Could you write out the records below exactly as they appear?
── Supplied material ──
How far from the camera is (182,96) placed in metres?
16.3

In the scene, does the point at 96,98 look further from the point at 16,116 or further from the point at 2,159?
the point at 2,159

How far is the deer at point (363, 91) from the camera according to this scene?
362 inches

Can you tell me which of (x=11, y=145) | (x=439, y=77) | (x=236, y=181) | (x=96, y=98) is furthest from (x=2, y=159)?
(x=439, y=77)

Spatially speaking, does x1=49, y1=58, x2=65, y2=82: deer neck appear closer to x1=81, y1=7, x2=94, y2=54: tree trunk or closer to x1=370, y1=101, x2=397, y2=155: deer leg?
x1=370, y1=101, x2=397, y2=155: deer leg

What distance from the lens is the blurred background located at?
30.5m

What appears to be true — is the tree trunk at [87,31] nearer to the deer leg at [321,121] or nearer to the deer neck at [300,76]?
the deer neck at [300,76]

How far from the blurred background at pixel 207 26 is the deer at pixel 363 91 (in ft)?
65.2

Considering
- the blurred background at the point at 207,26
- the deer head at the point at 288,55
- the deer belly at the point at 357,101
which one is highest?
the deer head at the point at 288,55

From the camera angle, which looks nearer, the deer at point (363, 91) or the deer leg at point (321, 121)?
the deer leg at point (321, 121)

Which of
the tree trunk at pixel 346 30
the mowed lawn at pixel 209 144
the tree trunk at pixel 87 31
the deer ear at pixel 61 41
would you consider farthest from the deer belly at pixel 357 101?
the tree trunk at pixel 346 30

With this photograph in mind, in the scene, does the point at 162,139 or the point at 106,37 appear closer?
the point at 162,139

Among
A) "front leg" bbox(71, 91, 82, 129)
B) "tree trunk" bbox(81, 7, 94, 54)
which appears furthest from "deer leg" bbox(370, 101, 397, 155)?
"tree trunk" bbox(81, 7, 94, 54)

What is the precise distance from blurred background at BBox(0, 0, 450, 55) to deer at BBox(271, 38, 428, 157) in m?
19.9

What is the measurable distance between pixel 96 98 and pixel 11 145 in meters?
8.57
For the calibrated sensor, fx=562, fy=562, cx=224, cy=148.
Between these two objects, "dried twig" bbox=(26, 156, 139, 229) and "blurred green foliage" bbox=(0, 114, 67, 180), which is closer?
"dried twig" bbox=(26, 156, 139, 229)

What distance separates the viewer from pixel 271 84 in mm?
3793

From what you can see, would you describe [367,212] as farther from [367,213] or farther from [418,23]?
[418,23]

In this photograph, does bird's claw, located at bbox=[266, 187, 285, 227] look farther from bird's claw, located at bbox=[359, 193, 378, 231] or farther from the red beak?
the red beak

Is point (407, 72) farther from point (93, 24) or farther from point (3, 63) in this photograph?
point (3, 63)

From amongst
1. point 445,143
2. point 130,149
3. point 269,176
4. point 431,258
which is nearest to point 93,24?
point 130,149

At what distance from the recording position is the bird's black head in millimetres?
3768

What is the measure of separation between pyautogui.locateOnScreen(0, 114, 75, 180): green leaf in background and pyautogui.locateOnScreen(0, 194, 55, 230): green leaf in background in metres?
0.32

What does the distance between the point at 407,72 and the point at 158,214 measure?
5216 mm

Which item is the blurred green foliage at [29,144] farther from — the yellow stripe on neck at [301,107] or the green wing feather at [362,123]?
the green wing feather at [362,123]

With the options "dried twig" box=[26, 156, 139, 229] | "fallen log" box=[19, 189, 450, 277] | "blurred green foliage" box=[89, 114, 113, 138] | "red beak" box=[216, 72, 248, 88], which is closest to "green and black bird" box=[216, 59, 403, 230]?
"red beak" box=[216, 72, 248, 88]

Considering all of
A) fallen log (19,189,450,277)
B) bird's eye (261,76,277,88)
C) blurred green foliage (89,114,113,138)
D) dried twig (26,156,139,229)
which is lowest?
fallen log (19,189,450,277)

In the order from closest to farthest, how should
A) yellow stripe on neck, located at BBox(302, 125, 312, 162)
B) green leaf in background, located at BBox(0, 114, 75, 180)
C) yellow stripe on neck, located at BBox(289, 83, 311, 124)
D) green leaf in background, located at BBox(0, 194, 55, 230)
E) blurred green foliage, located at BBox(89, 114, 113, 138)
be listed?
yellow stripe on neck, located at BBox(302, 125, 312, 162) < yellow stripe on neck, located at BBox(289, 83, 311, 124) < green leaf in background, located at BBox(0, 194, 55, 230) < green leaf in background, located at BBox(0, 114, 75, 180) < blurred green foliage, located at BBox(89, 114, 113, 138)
───
§ Final result:
How far from the camera is (182,96) placed in metres?
16.3

In the scene, does the point at 96,98 look further from the point at 16,116 or further from the point at 2,159?
the point at 2,159

How far is the deer at point (363, 91) from the camera according to this scene?
362 inches

Can you tell me which of (x=11, y=145) | (x=439, y=77) | (x=236, y=181) | (x=96, y=98) is furthest from (x=2, y=159)?
(x=439, y=77)

Spatially speaking, does x1=49, y1=58, x2=65, y2=82: deer neck appear closer to x1=81, y1=7, x2=94, y2=54: tree trunk or closer to x1=370, y1=101, x2=397, y2=155: deer leg?
x1=370, y1=101, x2=397, y2=155: deer leg

What distance from the lens is the blurred background located at?
30.5m

What appears to be true — is the tree trunk at [87,31] nearer to the deer leg at [321,121] or nearer to the deer neck at [300,76]?
the deer neck at [300,76]

How far from the blurred background at pixel 207 26 is the deer at pixel 363 91 (in ft)?
65.2

Considering
- the blurred background at the point at 207,26
- the deer head at the point at 288,55
- the deer belly at the point at 357,101
which one is highest?
the deer head at the point at 288,55

From the camera angle, which looks nearer, the deer at point (363, 91) or the deer leg at point (321, 121)?
the deer leg at point (321, 121)

Which of
the tree trunk at pixel 346 30
the mowed lawn at pixel 209 144
the tree trunk at pixel 87 31
the deer ear at pixel 61 41
would you consider farthest from the deer belly at pixel 357 101?
the tree trunk at pixel 346 30

With this photograph in mind, in the scene, does the point at 162,139 or the point at 106,37 appear closer?
the point at 162,139

Among
A) "front leg" bbox(71, 91, 82, 129)
B) "tree trunk" bbox(81, 7, 94, 54)
which appears furthest from "deer leg" bbox(370, 101, 397, 155)?
"tree trunk" bbox(81, 7, 94, 54)

What is the precise distance from blurred background at BBox(0, 0, 450, 55) to deer at BBox(271, 38, 428, 157) in m?
19.9

What is the measurable distance between pixel 96 98 and pixel 11 145 in meters?
8.57
For the calibrated sensor, fx=562, fy=562, cx=224, cy=148.
Between these two objects, "dried twig" bbox=(26, 156, 139, 229) and "blurred green foliage" bbox=(0, 114, 67, 180), which is closer?
"dried twig" bbox=(26, 156, 139, 229)

What distance separates the viewer from pixel 271 84 in mm?
3793

From what you can see, would you describe [367,212] as farther from [367,213] or farther from [418,23]?
[418,23]

In this photograph, does bird's claw, located at bbox=[266, 187, 285, 227] look farther from bird's claw, located at bbox=[359, 193, 378, 231] or farther from the red beak?
the red beak

Is point (407, 72) farther from point (93, 24) or farther from point (3, 63) in this photograph?
point (3, 63)

From amongst
1. point 445,143
2. point 130,149
3. point 269,176
4. point 431,258
which is nearest to point 93,24?
point 130,149

At what distance from the recording position is the bird's black head in millimetres?
3768

What is the measure of separation between pyautogui.locateOnScreen(0, 114, 75, 180): green leaf in background and pyautogui.locateOnScreen(0, 194, 55, 230): green leaf in background in metres?
0.32

What does the distance between the point at 407,72 and the point at 158,214 measure?
5216 mm

Which item is the blurred green foliage at [29,144] farther from — the yellow stripe on neck at [301,107] or the green wing feather at [362,123]?
the green wing feather at [362,123]

With the options "dried twig" box=[26, 156, 139, 229] | "fallen log" box=[19, 189, 450, 277] | "blurred green foliage" box=[89, 114, 113, 138] | "red beak" box=[216, 72, 248, 88], which is closest to "green and black bird" box=[216, 59, 403, 230]?
"red beak" box=[216, 72, 248, 88]

Considering all of
A) fallen log (19,189,450,277)
B) bird's eye (261,76,277,88)
C) blurred green foliage (89,114,113,138)
D) dried twig (26,156,139,229)
which is lowest?
fallen log (19,189,450,277)

In the order from closest to farthest, how should
A) yellow stripe on neck, located at BBox(302, 125, 312, 162)
B) green leaf in background, located at BBox(0, 114, 75, 180)
C) yellow stripe on neck, located at BBox(289, 83, 311, 124)
D) green leaf in background, located at BBox(0, 194, 55, 230)
E) blurred green foliage, located at BBox(89, 114, 113, 138)
be listed?
yellow stripe on neck, located at BBox(302, 125, 312, 162) < yellow stripe on neck, located at BBox(289, 83, 311, 124) < green leaf in background, located at BBox(0, 194, 55, 230) < green leaf in background, located at BBox(0, 114, 75, 180) < blurred green foliage, located at BBox(89, 114, 113, 138)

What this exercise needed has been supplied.